I did not attempt to drill the socket first. I assumed my "less than toolroom" quality drill bits were not gonna cut it.


----------



## Aaron_W (Apr 25, 2018)

Sorry, I had an issue logging in, but all seems to work now. I finished the wrench over the weekend and have posted photos in the shop made tools forum. Thanks for the help, I'm happy with the way it turned out and it fits nice in the hand.

https://www.hobby-machinist.com/threads/t-handle-socket-wrench.69272/



epanzella said:


> Why a socket over a box wrench with the other end cut off?

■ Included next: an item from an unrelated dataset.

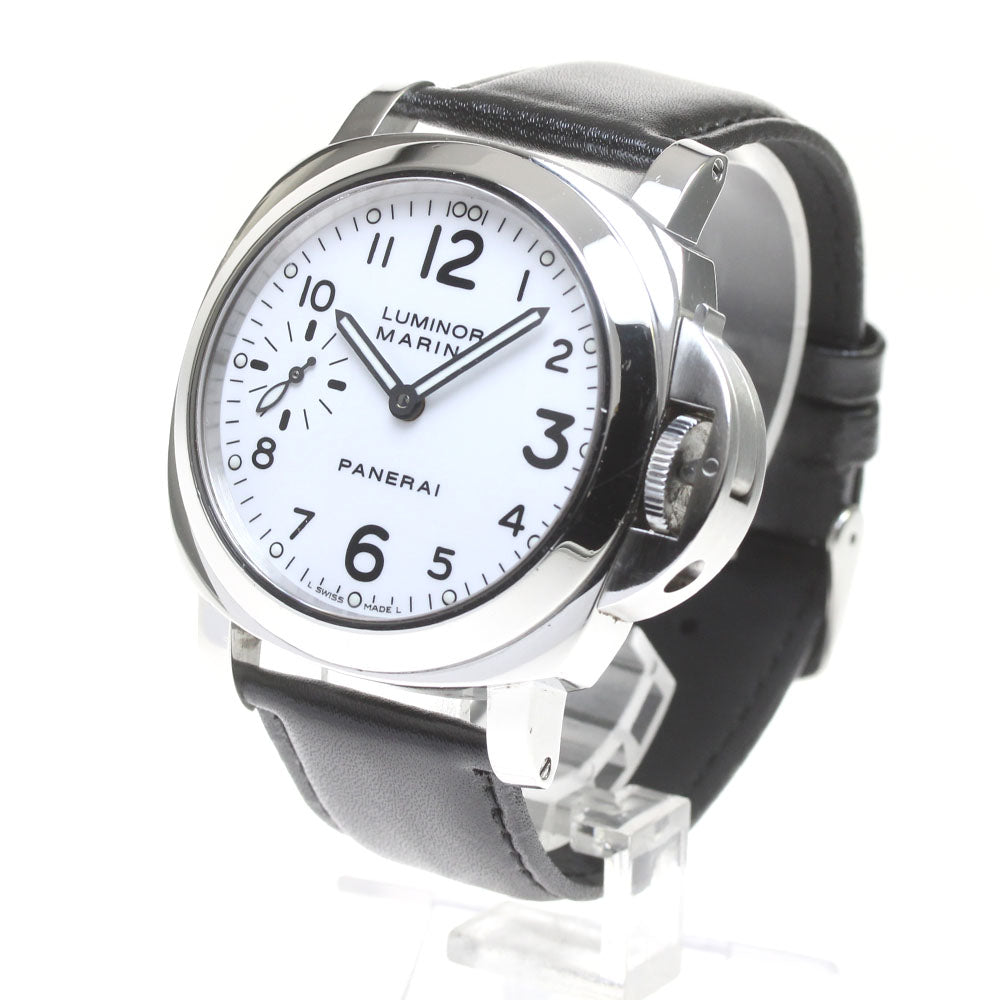 PANERAI Luminor Marina PAM00113 Small seconds Hand Winding Men's Watch_845934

It is a small lathe and a T handle just feels more comfortable. Probably just habit, it is what I'm used to doing with the old post.


----------



## Fortis64 (May 6, 2018)

This is what I did . Easy enough to do .


----------



## Superburban (May 6, 2018)

A stubby wrench works perfect for me.


----------



## British Steel (May 9, 2018)

I drilled and tapped the M16 centre bolt to take a M8 SHCS, put a compression spring and washer on the M8 to keep the socket for the top nut captive but have enough lift to disengage from the centre bolt's nut - with a 12-point socket it can be repositioned every 30 degrees so the handle's clear of the working space after tightening down (also, I have a thrust bearing between the nut and and the QCTP which lets it tighten down tighter without a lot of grunting and straining as the friction's eliminated and all the force goes into the thread)

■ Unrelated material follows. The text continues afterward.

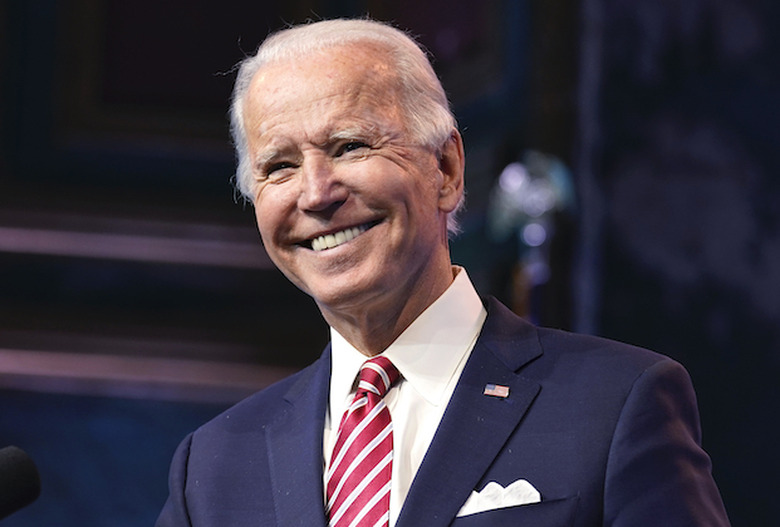 Biden Electoral College Win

Excuse the CAD rendering, easier than fighting my way to the lathe and taking a photo right now!




I'm sure it could be improved, perhaps a tapered / conical cap that the SHCS is set into would look better, but it works...

Dave H. (the other one)


----------



## MrWhoopee (May 10, 2018)

epanzella said:


> Why a socket over a box wrench with the other end cut off?



This is what I did. Works great since the nut on the tailstock is the same size, which is where it lives.


----------



## stioc (May 10, 2018)

Fortis64 said:


> This is what I did . Easy enough to do .



That looks great! How did you cut the hex shape for the nut? Or is it a sleeved socket wrench under there?


----------



## Fortis64 (May 11, 2018)

stioc said:


> That looks great! How did you cut the hex shape for the nut? Or is it a sleeved socket wrench under there?



I threaded what you see to fit the toolpost . M14 1.75 I think it was .


----------



## KBeitz (Sep 3, 2018)

Any steel to hard to drill can be drilled with a common cement bit...


----------



## Firstram (Sep 3, 2018)

I have done a few for various machines. Anneal it and have at it, even in a softer state that socket will be fine for your intended use. Bore out the square drive and press the hammer head in. Drill thru and use the handle to hold the assembly together. These work great for milling machine draw bars.


----------



## hman (Sep 4, 2018)

That's a very elegant draw bar wrench/hammer!


----------



## RWanke (Sep 4, 2018)

My version.


----------



## Firstram (Sep 4, 2018)

hman said:


> That's a very elegant draw bar wrench/hammer!


Thanks!



RWanke said:


> My version.
> 
> View attachment 274924



That's very nice work. I just don't have the patience to make such refined stuff for myself. The one I posted was a gift for a friend.


----------